## TEXT
........

Open Testware Reviews

Data Comparator Survey

Copyright 2003 by Tejas Software Consulting - All rights reserved.

Reviewed: 2003-August-31
Testingfaqs.org category: Test Implementation Tools

Data comparators perform a simple but crucial task for testers. Working with an automated test execution tool, they can compare the actual program output against an expected results file, serving as the "oracle" that determines whether the test passes or fails. They can also be useful when doing manual testing, checking the changes to the system that a particular operation causes. Comparators are also used frequently in the context of configuration management tools, though that usage is outside the scope of what I'm reporting on here.

About data comparator tools

The simplest type of data comparator is represented by the cmp tool, which simply reports the file position where the two files first start to differ. It only works on ASCII files.

You can step up to the diff tool, which sets the standard for comparators. It also deals with ASCII text (though it can report whether binary files differ on a yes/no basis), and it produces ASCII output showing the differing lines from each file. Diff works hard to find where lines have been added and deleted, so it can find later blocks of text that do match. This minimizes the number of lines that are reported as different. You can find some implementation of diff preinstalled on every Unix platform and most Unix-like platforms, plus I've heard rumors that you can get Windiff from somewhere on the Windows installation disk.

Diff3 is a variation of diff that compares two files that were copied from a common base and may have been independently modified. There are also a handful of wrappers on top of diff that add additional features, such as colordiff and diffstat.

There are a number of comparators that focus on data other than ASCII text. Several are designed to compare database schemas or contents. There are comparators for MySQL, Oracle, PostgreSQL, MS Access, and one generic SQL tool. Add two choices that look at XML based on the structure of the data rather than a line-by-line text file approach.

........

## ENTRIES SHOWN

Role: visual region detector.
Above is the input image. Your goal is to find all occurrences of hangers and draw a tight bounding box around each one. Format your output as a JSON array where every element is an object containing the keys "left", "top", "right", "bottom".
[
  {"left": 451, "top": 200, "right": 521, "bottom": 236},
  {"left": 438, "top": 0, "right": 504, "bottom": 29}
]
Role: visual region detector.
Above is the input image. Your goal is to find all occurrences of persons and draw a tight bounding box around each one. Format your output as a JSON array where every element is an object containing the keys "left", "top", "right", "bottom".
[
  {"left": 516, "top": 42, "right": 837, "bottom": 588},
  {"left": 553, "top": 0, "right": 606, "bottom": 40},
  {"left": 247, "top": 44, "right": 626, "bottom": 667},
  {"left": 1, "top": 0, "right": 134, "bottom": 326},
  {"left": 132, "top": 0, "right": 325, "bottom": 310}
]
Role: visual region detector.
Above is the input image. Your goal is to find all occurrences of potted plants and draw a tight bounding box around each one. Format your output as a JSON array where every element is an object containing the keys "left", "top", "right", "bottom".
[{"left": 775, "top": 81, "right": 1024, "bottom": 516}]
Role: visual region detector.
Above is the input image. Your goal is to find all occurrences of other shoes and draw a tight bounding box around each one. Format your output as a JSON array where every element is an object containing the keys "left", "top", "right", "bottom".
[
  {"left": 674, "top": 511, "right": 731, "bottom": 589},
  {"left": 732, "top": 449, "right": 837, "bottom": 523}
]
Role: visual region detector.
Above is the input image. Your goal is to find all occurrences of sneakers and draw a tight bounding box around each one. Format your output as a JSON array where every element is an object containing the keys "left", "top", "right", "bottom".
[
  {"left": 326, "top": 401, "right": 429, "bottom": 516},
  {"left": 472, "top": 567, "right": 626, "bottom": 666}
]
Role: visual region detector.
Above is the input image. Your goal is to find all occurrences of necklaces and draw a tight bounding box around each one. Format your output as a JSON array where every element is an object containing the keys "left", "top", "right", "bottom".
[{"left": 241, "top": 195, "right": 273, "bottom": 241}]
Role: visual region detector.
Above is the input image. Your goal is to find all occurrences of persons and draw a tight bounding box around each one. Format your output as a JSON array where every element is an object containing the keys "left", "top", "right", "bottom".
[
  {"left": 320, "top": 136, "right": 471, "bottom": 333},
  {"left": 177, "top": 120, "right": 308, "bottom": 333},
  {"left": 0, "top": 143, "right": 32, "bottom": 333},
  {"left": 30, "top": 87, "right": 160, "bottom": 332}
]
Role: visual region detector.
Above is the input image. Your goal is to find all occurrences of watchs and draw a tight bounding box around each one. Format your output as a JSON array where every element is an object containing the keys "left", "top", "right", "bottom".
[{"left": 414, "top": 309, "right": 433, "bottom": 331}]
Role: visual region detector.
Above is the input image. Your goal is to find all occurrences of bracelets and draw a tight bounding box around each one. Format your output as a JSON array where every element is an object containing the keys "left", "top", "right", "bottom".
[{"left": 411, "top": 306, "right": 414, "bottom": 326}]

........

## PROBLEM STATEMENT
Decide whether each statement agrees with the data comparator survey above, answering yes or no and quoting the deciding words: (a) The cmp tool can compare binary files as well as ASCII files. (b) Diff3 compares two files that were copied from a common base and may have been modified independently. (c) The survey reports on how comparators are used with configuration management tools.

## OUTPUT OF THE EXERCISE
(a) No: "It only works on ASCII files."
(b) Yes: "compares two files that were copied from a common base and may have been independently modified"
(c) No: "though that usage is outside the scope of what I'm reporting on here"